## Problem description:
Copy out the listing from its first line through the line containing "Вытяжка встраиваемая HUBBLE G BLACK 500 Вытяжка", both included. Leave the pictures out of your copy.

## Data for this task:
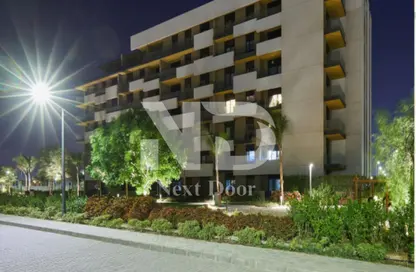 Apartment - 3 Bedrooms - 3 Bathrooms for sale in Al Burouj Compound - El Shorouk Compounds - Shorouk City - Cairo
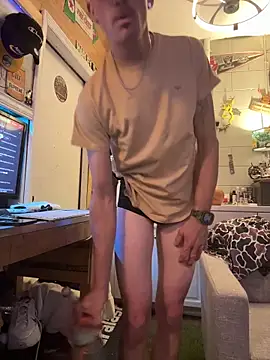 Naughty Excitement online show from 07/22/26, 08:39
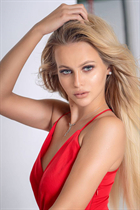 Chica de warsaw anna con pelo Rubio y edad 25 photo-8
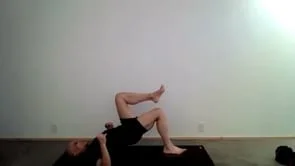 Core + Balance - 8/18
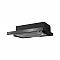 Вытяжка встраиваемая HUBBLE G BLACK 500 Вытяжка встраиваемая HUBBLE G BLACK 500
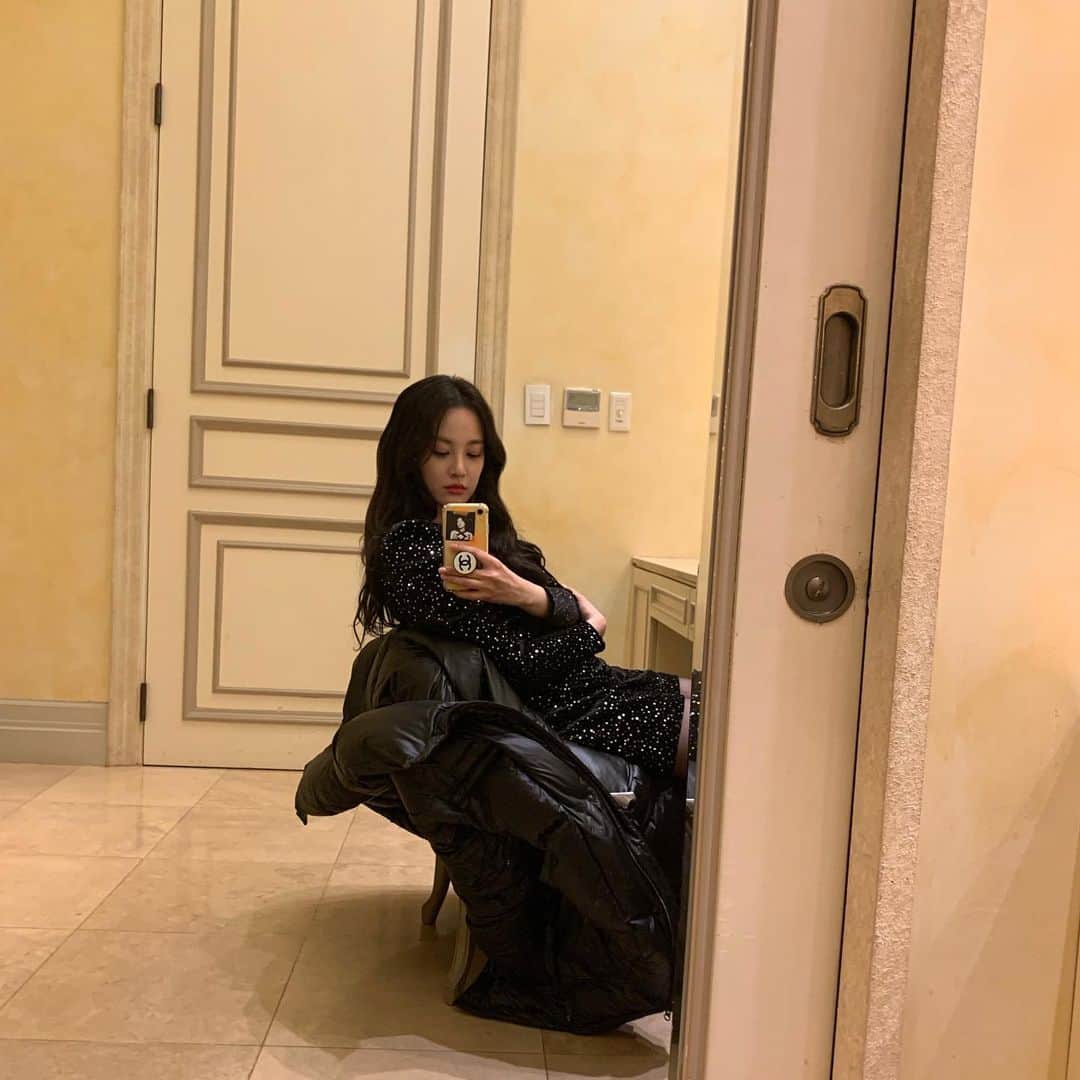 ジュヨン さんのインスタグラム写真 - (ジュヨン Instagram)「#하이에나 어제 잘 보셨나요?  오늘도 함께해요❣️」2月29日 13時58分 - jupppal
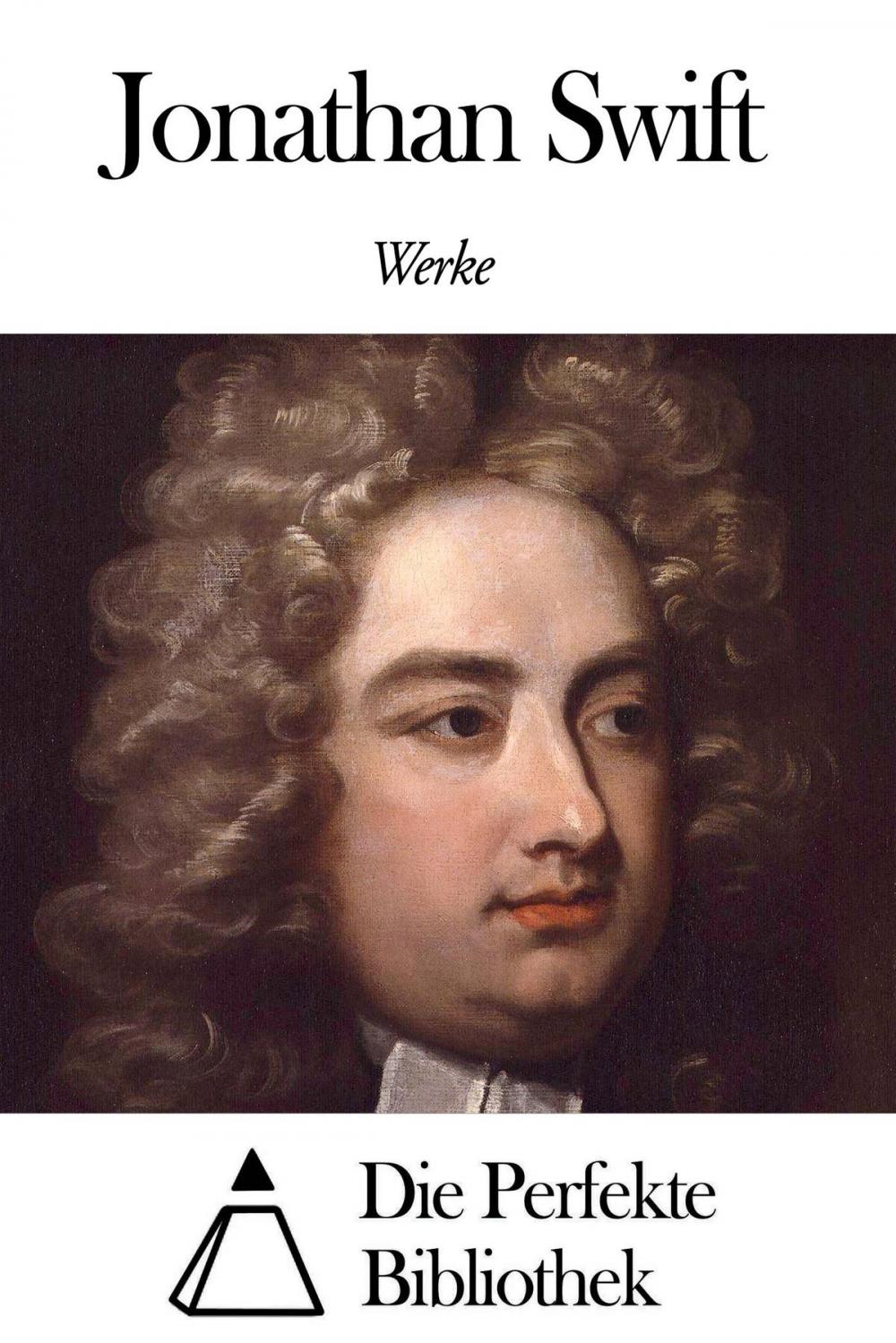 Big bigCover of Werke von Jonathan Swift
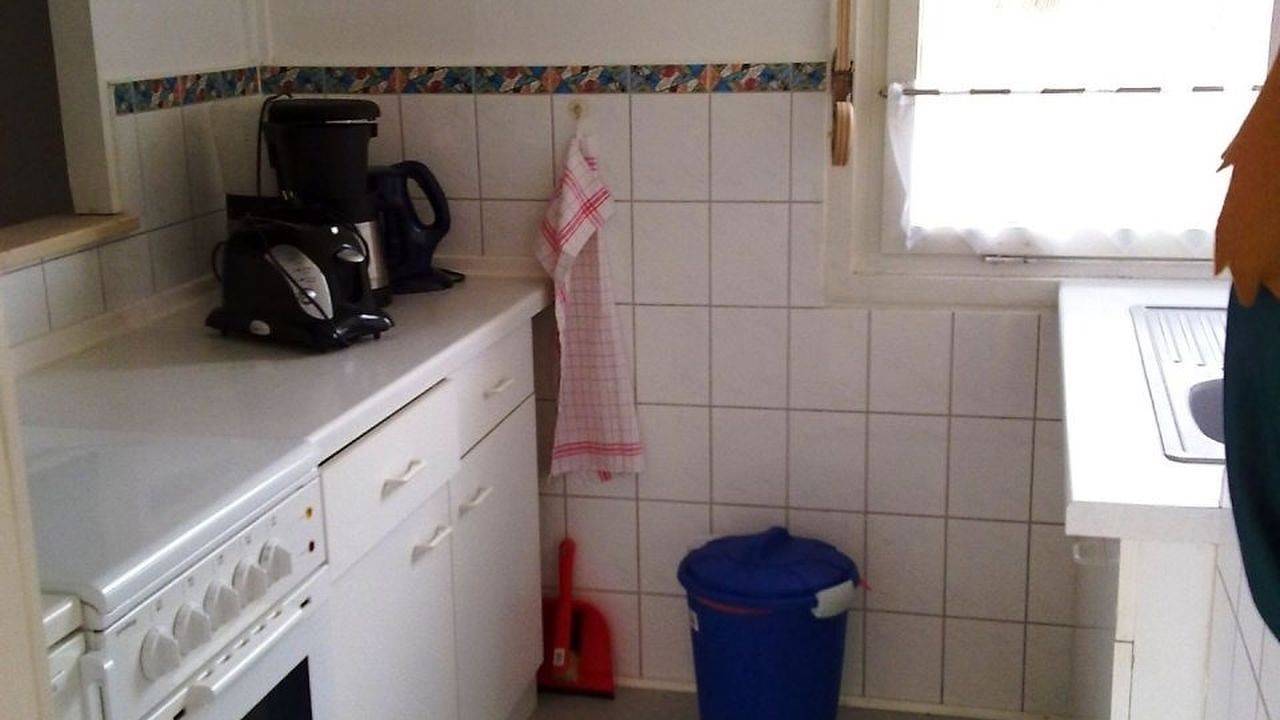 Ferienhaus für 5 Personen (55 m²) in Neu Poserin in Neu Poserin, Ludwigslust-Parchim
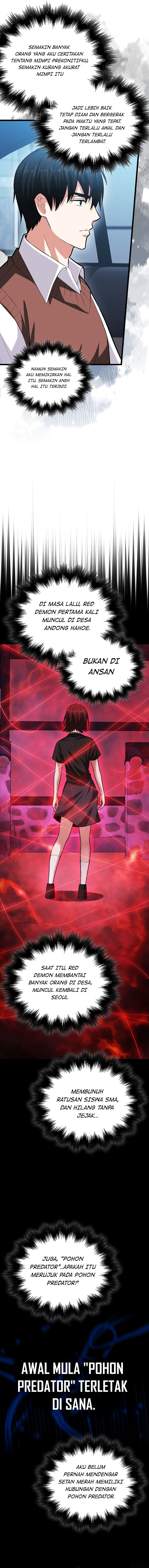 Max Talent Player Chapter 71
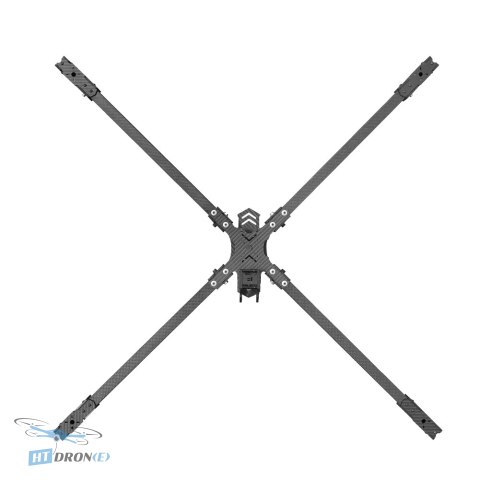 iFlight iXC15 X-CLASS FPV frame - best main view for sale at HTDRONE shop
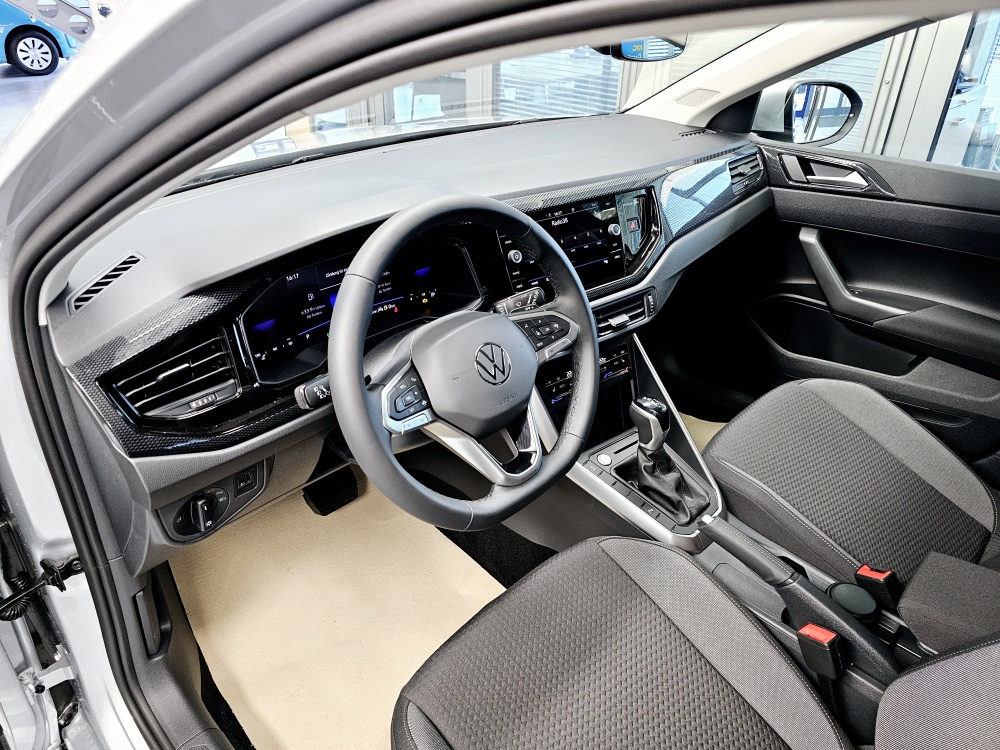 VW Taigo  bei Hoffmann Automobile in Wolfsburg kaufen und sofort mitnehmen - Bild 18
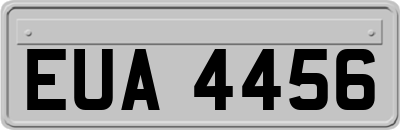 EUA4456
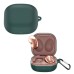 Чехол для наушников BeCover Silicon для Samsung Galaxy Buds FE SM-R400 Dark Green (710092)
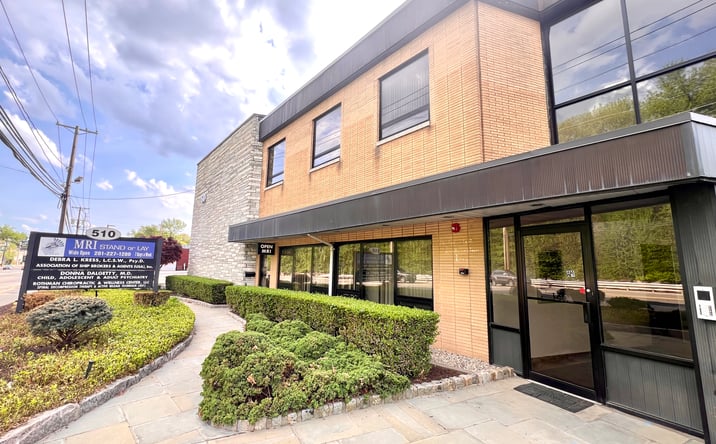 Pictures of Business for Sale property located at 510 Sylvan ave, Englewood Cliffs, NJ 07632 for sales - image #1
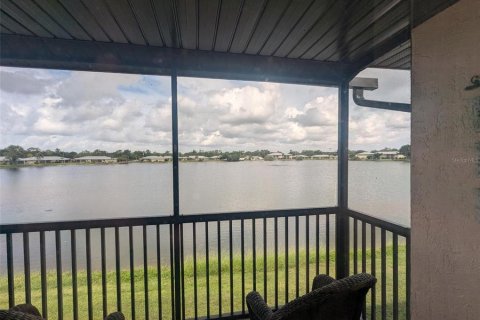 Condo in Punta Gorda, Florida, 2 bedrooms  № 1838524 - photo 3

## Solution to the exercise:
 Apartment - 3 Bedrooms - 3 Bathrooms for sale in Al Burouj Compound - El Shorouk Compounds - Shorouk City - Cairo
 Naughty Excitement online show from 07/22/26, 08:39
 Chica de warsaw anna con pelo Rubio y edad 25 photo-8
 Core + Balance - 8/18
 Вытяжка встраиваемая HUBBLE G BLACK 500 Вытяжка встраиваемая HUBBLE G BLACK 500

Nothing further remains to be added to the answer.